WHAT YOU SHOULD DO: Entries follow. Return each line that contains the word "cheeked".

DATA TO EXAMINE:
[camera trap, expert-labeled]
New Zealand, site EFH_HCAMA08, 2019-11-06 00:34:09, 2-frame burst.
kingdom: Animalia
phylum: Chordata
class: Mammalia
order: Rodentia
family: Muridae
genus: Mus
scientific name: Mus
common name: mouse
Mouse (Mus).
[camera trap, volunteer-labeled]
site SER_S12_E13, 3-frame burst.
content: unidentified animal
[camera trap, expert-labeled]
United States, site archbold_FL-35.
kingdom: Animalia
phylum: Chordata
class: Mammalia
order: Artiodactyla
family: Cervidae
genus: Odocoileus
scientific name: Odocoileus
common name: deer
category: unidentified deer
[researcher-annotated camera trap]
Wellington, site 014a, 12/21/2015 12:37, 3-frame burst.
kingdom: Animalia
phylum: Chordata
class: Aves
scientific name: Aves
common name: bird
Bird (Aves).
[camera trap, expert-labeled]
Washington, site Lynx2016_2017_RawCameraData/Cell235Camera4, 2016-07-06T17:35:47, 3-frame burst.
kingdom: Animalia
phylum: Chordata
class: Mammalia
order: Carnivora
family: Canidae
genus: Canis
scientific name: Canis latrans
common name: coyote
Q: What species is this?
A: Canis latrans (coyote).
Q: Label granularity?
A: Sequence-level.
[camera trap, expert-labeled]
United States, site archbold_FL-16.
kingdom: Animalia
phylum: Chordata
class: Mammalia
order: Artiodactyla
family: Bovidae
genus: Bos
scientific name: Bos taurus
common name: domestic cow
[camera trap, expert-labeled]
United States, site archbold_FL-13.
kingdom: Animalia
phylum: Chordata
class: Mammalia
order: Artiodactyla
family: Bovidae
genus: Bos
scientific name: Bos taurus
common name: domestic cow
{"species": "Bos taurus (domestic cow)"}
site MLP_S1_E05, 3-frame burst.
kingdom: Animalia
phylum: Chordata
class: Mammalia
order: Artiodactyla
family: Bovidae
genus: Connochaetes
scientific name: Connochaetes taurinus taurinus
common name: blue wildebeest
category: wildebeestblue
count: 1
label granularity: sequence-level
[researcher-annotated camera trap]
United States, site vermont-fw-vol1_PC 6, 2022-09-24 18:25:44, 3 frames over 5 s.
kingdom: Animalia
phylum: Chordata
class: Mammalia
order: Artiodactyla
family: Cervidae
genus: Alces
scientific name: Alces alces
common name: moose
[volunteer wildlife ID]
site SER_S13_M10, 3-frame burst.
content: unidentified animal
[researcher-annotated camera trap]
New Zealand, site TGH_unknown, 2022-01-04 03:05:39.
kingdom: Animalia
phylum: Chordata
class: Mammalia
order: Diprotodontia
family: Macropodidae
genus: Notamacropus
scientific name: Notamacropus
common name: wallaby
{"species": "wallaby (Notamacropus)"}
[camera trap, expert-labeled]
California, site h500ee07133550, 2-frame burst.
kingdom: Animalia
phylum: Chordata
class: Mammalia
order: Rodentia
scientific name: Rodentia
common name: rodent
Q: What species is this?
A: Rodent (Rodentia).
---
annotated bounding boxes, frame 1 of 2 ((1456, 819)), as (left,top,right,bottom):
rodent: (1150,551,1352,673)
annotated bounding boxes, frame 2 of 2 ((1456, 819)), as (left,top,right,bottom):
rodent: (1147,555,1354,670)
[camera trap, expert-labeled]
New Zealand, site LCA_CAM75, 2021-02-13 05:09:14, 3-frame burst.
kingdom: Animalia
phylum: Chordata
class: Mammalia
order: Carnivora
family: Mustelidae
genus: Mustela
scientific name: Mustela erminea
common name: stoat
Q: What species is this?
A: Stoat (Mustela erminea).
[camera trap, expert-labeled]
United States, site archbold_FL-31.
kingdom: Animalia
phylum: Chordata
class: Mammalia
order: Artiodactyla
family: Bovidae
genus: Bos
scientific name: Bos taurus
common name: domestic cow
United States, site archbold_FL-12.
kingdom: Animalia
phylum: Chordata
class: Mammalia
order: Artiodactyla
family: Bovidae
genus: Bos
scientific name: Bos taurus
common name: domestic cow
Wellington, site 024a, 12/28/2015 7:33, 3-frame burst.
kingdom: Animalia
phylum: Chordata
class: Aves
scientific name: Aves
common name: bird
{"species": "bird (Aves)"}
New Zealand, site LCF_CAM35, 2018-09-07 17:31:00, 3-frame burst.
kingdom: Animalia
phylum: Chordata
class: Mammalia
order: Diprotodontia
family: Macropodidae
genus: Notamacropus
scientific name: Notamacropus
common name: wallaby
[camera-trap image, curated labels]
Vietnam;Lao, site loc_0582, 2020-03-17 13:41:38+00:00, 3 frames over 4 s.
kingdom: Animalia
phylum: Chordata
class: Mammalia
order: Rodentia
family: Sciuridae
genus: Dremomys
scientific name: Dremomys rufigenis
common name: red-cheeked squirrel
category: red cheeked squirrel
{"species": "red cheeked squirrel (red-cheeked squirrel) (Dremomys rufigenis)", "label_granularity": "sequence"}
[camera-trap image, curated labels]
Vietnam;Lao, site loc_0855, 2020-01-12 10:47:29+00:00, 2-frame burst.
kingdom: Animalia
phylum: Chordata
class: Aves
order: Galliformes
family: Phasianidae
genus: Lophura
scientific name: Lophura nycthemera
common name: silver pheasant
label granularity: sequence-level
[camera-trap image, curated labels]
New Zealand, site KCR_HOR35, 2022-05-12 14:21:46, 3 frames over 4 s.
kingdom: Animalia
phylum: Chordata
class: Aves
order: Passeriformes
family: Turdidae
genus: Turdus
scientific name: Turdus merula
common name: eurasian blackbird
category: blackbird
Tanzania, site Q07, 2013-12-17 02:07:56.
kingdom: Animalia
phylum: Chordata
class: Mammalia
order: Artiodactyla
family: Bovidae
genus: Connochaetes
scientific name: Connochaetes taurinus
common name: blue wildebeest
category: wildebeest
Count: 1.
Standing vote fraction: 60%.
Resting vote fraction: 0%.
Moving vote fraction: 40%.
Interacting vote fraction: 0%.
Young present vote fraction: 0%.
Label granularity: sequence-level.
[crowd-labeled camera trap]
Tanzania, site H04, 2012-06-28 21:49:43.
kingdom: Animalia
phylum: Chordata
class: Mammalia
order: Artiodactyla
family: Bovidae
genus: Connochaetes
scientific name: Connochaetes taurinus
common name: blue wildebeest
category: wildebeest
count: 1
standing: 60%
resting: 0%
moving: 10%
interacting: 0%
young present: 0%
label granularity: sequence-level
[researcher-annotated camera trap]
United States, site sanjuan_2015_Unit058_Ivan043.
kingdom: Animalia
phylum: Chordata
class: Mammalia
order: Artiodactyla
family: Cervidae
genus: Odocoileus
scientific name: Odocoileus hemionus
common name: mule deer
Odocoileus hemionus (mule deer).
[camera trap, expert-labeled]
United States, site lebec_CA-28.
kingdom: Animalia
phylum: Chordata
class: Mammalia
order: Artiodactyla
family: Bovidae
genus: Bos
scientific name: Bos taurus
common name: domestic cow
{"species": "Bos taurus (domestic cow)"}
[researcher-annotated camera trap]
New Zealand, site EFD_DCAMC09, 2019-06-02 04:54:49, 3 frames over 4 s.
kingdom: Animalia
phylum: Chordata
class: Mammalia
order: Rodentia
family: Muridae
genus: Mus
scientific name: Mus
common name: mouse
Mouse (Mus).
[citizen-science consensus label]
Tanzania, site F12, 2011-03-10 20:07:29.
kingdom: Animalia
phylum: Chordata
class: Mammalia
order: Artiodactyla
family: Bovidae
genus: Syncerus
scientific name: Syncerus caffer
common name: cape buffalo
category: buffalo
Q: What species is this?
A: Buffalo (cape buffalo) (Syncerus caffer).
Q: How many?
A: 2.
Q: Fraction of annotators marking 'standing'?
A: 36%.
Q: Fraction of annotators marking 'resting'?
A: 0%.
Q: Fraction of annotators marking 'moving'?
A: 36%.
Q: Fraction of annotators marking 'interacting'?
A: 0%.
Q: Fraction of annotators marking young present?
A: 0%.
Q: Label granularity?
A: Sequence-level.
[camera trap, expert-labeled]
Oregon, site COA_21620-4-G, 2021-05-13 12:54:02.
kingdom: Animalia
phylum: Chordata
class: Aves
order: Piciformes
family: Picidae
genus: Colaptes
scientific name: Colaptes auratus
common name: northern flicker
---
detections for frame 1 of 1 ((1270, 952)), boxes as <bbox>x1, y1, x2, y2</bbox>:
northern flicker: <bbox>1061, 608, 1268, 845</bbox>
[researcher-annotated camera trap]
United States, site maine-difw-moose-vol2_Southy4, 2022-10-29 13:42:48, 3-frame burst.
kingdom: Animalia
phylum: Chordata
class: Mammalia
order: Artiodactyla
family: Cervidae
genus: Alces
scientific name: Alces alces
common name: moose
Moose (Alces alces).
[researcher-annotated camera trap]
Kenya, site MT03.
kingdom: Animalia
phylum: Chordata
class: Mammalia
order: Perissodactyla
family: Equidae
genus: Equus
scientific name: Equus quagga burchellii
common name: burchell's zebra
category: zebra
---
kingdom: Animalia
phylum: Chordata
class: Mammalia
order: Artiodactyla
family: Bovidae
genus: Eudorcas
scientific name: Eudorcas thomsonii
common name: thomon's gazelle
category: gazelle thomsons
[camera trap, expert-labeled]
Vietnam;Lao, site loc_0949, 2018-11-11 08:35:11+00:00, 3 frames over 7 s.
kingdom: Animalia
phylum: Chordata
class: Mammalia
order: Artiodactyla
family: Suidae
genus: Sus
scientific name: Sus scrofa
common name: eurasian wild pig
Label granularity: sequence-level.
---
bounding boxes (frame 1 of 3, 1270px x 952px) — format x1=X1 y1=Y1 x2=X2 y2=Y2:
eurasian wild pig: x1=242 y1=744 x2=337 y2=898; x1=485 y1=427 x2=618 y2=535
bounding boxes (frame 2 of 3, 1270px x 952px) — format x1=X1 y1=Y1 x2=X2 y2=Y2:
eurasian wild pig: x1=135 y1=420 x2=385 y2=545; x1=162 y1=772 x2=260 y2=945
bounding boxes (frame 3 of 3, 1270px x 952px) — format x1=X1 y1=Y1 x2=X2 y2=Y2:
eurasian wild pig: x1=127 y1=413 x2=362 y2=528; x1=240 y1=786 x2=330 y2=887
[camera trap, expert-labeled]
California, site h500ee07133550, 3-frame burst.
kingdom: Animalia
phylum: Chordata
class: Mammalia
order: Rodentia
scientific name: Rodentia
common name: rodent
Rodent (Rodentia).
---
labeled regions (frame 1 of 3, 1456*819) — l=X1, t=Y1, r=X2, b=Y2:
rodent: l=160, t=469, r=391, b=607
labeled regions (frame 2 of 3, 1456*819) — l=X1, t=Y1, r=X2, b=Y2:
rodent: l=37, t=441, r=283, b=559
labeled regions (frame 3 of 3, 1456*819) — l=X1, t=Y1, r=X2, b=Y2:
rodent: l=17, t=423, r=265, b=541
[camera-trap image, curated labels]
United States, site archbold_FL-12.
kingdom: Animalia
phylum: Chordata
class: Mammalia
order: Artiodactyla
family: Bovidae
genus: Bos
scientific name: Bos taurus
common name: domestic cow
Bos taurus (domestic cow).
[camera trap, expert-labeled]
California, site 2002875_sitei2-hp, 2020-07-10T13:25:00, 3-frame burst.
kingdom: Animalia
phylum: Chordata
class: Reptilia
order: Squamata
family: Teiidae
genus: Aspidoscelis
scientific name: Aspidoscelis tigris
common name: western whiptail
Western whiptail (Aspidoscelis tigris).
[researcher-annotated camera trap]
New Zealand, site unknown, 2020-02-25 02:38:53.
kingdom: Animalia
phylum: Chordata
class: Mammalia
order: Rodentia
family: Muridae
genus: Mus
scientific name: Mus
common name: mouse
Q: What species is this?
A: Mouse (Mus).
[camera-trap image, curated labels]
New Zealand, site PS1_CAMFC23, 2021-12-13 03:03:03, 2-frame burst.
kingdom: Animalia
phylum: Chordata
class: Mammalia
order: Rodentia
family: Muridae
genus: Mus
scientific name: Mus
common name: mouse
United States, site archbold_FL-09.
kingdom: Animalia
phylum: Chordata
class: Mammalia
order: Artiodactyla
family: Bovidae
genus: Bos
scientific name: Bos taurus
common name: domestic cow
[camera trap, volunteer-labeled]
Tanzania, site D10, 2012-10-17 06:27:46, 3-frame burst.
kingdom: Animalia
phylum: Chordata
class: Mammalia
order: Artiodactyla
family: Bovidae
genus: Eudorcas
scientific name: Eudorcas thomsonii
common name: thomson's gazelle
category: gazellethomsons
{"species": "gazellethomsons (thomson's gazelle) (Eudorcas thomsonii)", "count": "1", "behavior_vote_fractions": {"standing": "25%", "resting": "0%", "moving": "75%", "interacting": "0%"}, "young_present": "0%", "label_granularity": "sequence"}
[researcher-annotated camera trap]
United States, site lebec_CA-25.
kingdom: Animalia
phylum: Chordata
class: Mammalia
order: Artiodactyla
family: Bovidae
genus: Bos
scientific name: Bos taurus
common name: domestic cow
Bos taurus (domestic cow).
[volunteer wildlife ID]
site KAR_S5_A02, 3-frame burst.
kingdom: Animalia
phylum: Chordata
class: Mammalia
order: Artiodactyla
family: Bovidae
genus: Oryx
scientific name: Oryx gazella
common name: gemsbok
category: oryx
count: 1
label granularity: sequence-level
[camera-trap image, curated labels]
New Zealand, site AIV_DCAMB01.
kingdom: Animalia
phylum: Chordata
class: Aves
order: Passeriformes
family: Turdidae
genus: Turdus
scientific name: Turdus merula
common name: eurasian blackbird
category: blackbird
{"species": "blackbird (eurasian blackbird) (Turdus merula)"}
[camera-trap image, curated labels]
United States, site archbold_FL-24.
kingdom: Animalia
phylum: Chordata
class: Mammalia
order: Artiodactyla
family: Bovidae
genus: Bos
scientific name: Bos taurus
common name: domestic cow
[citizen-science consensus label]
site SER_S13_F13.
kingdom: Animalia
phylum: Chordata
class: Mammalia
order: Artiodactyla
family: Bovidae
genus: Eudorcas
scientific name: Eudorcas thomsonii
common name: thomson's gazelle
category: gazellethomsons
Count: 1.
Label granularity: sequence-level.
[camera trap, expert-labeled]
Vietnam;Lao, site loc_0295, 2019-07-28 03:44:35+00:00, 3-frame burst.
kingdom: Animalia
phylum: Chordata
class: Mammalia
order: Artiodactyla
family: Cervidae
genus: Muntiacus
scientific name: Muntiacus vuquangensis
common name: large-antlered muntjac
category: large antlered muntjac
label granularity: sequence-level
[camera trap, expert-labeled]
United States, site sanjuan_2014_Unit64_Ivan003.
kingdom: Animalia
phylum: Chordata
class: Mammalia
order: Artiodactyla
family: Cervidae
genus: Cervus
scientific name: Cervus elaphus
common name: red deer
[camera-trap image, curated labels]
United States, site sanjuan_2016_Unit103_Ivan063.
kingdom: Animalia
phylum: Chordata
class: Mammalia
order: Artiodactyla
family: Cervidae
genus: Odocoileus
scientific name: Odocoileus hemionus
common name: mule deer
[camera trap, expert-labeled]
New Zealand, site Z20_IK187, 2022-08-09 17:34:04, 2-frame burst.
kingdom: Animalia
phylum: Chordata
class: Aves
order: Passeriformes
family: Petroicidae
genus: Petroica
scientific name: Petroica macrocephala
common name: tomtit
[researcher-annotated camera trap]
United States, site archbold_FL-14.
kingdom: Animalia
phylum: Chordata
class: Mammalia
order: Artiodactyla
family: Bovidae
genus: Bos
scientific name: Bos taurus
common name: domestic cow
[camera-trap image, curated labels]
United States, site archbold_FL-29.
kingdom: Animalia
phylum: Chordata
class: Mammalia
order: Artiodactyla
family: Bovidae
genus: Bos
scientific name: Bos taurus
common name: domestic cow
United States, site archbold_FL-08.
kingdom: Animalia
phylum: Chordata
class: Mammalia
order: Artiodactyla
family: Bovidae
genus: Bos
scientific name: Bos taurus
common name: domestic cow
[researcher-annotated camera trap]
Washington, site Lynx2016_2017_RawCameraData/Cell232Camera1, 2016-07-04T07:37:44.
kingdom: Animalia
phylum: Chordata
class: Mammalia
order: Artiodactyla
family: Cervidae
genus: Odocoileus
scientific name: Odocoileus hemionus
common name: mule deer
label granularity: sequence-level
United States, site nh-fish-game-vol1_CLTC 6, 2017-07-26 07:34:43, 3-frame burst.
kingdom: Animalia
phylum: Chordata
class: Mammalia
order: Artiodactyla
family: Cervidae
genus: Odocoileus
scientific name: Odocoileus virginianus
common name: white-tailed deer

RESULT OF THE TASK:
common name: red-cheeked squirrel
category: red cheeked squirrel
{"species": "red cheeked squirrel (red-cheeked squirrel) (Dremomys rufigenis)", "label_granularity": "sequence"}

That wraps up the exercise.